Review Saibara-Dake, vol. 7

(All rights belong to their owners. Images used here for review purposes only.)

Reiko Saibara is highly visible in Japan.  Manga like her Mainichi Kaasan (Everyday Mother) has been animated, and a live action movie based on her life was released in 2011.  She's been on the cover of The Big Issue twice - once in 2007 and again at the beginning of this year.  However, her manga will probably never catch on in the west.

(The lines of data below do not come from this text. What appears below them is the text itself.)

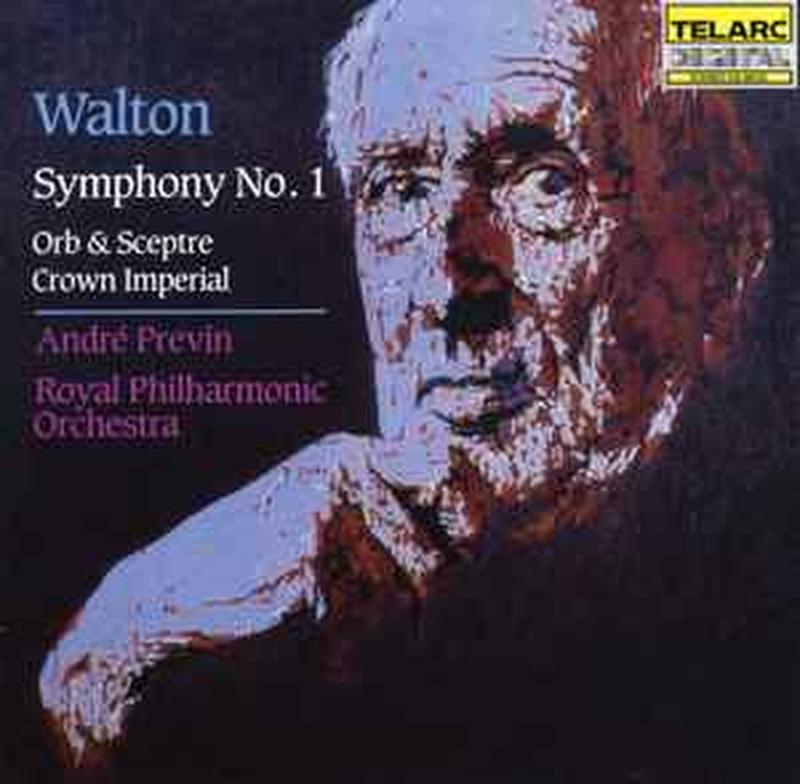 symphony-no.-1;-orb-&-sceptre;-crown-imperial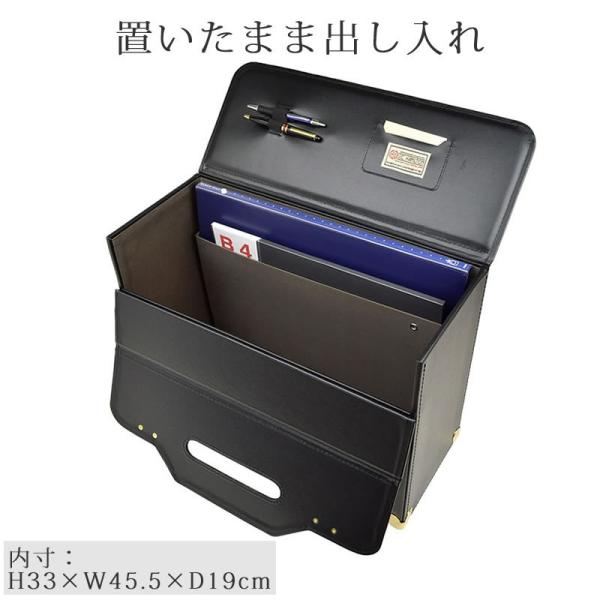 HAMILTON パイロットケース a3 ビジネス アタッシュケース 鍵 上 HAMILTON パイロットケース a3 ビジネス アタッシュケース 鍵 上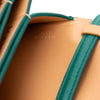 LOEWE Smooth Leather Goya Long Shoulder Bag Secondhand
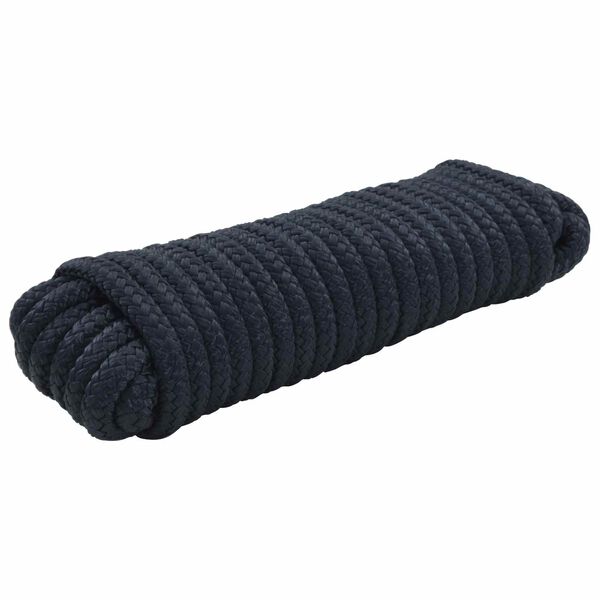 Produktbild 3 von 7 anzeigen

This volume is entitled Saibara Dake, or Saibara Mushroom.  Published in 2007, it's a 300-page collection of material that showed up in several different publications.  The manga is broken up into 3 different kinds of sections.  First, there's the yon-koma (4-panel gags).  These go on for 20-30 pages.  Then there's the autobiographical stuff, where the manga is interspersed with live photos.  Finally, we get the longer story-driven manga that may be autobiographical, but there's no photos.  Saibara is known for her brutal honesty, whether it be talking about her deceased husband's problems (he was a battlefield photographer, alcoholic and a drug user; he died from cancer) or her own adventures gambling, drinking and traveling in India, Egypt or Thailand. 

Examples of the yon-koma.  And this is why she'll never catch on in the U.S.  Reiko has a very primitive, crude drawing style, and her word balloons are handwritten and filled to bursting.  This is hard to read even for native Japanese.

The photo-based stories.

One of the longer stories, where Reiko goes out for a night of drinking, gambling and karaoke.

I'll be honest.  I can't read most of this because of the handwriting, and the heavy dialects.  Fortunately, there's enough sight gags to keep my interest when I'm flipping the pages.

I can't really recommend Saibara to western readers.  However, I'm including this short review here to help demonstrate that not all popular manga in Japan looks like Bleach, One Piece or Naruto.  Worth checking out, if you're a student of manga studies.